WRITTEN REQUEST – Update the records below by changing "pink long-sleeve shirt" to "pink shirt" and leaving every other word as it is.

— START OF RECORDS SHOWN —

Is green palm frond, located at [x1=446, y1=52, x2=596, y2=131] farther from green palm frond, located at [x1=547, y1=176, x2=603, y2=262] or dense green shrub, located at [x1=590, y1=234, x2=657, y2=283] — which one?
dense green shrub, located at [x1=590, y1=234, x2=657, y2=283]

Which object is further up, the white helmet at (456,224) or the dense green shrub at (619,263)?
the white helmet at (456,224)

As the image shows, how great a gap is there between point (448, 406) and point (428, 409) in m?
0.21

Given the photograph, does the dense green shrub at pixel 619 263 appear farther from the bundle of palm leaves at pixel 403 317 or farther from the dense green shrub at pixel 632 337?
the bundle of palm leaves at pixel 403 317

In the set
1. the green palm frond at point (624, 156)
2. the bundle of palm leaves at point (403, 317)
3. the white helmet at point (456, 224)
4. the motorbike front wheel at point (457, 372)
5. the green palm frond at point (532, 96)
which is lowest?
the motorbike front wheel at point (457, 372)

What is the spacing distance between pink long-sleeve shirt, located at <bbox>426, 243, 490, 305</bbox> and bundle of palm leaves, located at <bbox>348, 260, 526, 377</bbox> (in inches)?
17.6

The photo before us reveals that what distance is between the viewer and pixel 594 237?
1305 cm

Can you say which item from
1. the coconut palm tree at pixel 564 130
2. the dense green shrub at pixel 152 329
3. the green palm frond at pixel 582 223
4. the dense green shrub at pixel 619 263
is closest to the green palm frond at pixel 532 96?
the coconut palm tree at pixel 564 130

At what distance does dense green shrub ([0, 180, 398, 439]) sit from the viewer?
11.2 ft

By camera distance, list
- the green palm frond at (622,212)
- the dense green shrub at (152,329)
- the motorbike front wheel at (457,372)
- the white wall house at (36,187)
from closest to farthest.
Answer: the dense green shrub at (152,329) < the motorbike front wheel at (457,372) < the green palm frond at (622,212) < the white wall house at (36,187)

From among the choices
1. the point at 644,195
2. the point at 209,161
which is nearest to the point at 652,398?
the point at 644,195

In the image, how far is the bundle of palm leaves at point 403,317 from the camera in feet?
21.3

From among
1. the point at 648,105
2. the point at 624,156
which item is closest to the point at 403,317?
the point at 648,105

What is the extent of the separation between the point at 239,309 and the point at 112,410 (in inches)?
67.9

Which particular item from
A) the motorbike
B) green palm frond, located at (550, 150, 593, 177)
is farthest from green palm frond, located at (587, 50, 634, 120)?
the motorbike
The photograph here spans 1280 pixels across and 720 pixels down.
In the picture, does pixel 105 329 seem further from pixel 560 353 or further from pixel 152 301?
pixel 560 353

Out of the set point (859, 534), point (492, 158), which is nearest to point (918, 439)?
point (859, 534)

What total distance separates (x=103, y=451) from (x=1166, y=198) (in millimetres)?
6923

— END OF RECORDS SHOWN —

WRITTEN REPLY –
Is green palm frond, located at [x1=446, y1=52, x2=596, y2=131] farther from green palm frond, located at [x1=547, y1=176, x2=603, y2=262] or dense green shrub, located at [x1=590, y1=234, x2=657, y2=283] — which one?
dense green shrub, located at [x1=590, y1=234, x2=657, y2=283]

Which object is further up, the white helmet at (456,224) or the dense green shrub at (619,263)?
the white helmet at (456,224)

As the image shows, how great a gap is there between point (448, 406) and point (428, 409) in m?
0.21

Given the photograph, does the dense green shrub at pixel 619 263 appear farther from the bundle of palm leaves at pixel 403 317 or farther from the dense green shrub at pixel 632 337?
the bundle of palm leaves at pixel 403 317

In the set
1. the green palm frond at point (624, 156)
2. the bundle of palm leaves at point (403, 317)
3. the white helmet at point (456, 224)
4. the motorbike front wheel at point (457, 372)
5. the green palm frond at point (532, 96)
which is lowest?
the motorbike front wheel at point (457, 372)

What is the spacing distance between pink shirt, located at <bbox>426, 243, 490, 305</bbox> and bundle of palm leaves, located at <bbox>348, 260, 526, 377</bbox> (in inches)?
17.6

The photo before us reveals that what distance is between the viewer and pixel 594 237?
1305 cm

Can you say which item from
1. the coconut palm tree at pixel 564 130
2. the dense green shrub at pixel 152 329
3. the green palm frond at pixel 582 223
4. the dense green shrub at pixel 619 263
is closest to the green palm frond at pixel 532 96?
the coconut palm tree at pixel 564 130

At what distance does dense green shrub ([0, 180, 398, 439]) sit from the viewer?
11.2 ft

By camera distance, list
- the green palm frond at (622,212)
- the dense green shrub at (152,329)
- the motorbike front wheel at (457,372)
- the white wall house at (36,187)
from closest to farthest.
Answer: the dense green shrub at (152,329) < the motorbike front wheel at (457,372) < the green palm frond at (622,212) < the white wall house at (36,187)

From among the choices
1. the point at 644,195
2. the point at 209,161
which is nearest to the point at 652,398?
the point at 644,195

In the image, how far is the bundle of palm leaves at point 403,317 from the camera in feet?
21.3

From among
1. the point at 648,105
2. the point at 624,156
which item is closest to the point at 403,317?
the point at 648,105

What is the extent of the separation between the point at 239,309 and the point at 112,410 (in inches)?
67.9

Which particular item from
A) the motorbike
B) green palm frond, located at (550, 150, 593, 177)
is farthest from green palm frond, located at (587, 50, 634, 120)?
the motorbike
The photograph here spans 1280 pixels across and 720 pixels down.
In the picture, does pixel 105 329 seem further from pixel 560 353 or further from pixel 152 301?
pixel 560 353

Out of the set point (859, 534), point (492, 158), which is nearest to point (918, 439)?
point (859, 534)

What total distance separates (x=103, y=451) from (x=1166, y=198) (in millimetres)?
6923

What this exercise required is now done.